▸ **Written exercise a**
Print the listing lines from the one containing "At what distance" through the end of the listing, including both of those lines.

▸ **Selected extract**
————————
And I'm not saying that's wrong, but I work with a lot of these developers and
my issue / concern is that they are not actually very good at their job - they
get by only because expectations of IT in their organisations are low,
something which is true in most large corporations and many smaller ones.

When the people paying the IT bills have low expectations to begin with, and
are often disappointed with the applications they are given, IT becomes
devalued.

I'm working with a team at the moment where we have introduced a structured
data access architecture (.NET shop, so Entity Framework underpinning a
repository model) and it has transformed the productivity of the team. They
are no longer writing the same data access code in 5 different places, testing
it 5 times and finding 5 different sets of bugs. They are now writing the code
once, testing it once and re-using it.

The team hadn't even heard of Entity Framework, despite being a dedicated
Microsoft/.NET shop and Entity Framework being around for several years.
Getting them to move from their hand-coded approach, which was what they
learnt for .NET 1.0 was a challenge but, having done it, they wouldn't go back
and love the flexibility and power the new approach gives them.

This isn't a discussion about technologies though. I'm sure that there are
many other teams just like this team and I'm interested in how to get to them
to introduce new technologies and ways of working. The more productive we are
as developers, and the more "delight" the applications we develop are, the
more valued we will all be as an industry.

------
czbond
A newsletter like the startup digest.
————————
▸ **Records to use**
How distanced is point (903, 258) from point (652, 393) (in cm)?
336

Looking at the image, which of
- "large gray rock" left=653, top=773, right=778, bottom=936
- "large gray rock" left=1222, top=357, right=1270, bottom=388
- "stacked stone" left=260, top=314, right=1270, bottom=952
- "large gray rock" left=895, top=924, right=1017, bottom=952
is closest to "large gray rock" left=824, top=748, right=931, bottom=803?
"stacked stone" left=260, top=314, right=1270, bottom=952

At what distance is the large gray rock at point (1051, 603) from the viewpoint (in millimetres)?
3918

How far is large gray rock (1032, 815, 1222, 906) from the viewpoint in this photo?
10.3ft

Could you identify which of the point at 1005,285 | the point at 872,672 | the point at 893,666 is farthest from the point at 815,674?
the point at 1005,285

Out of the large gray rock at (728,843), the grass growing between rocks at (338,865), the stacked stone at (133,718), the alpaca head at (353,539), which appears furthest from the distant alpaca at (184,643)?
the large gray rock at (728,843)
————————
▸ **Written exercise b**
Answer these about the forum post:
(i) What underpins the repository model in the team's data access architecture?
(ii) In how many different places was the team writing the same data access code before the change?
(iii) For which version of .NET did the team learn their hand-coded approach?

▸ **Finished answer a**
At what distance is the large gray rock at point (1051, 603) from the viewpoint (in millimetres)?
3918

How far is large gray rock (1032, 815, 1222, 906) from the viewpoint in this photo?
10.3ft

Could you identify which of the point at 1005,285 | the point at 872,672 | the point at 893,666 is farthest from the point at 815,674?
the point at 1005,285

Out of the large gray rock at (728,843), the grass growing between rocks at (338,865), the stacked stone at (133,718), the alpaca head at (353,539), which appears furthest from the distant alpaca at (184,643)?
the large gray rock at (728,843)

▸ **Finished answer b**
(i) Entity Framework
(ii) 5
(iii) .NET 1.0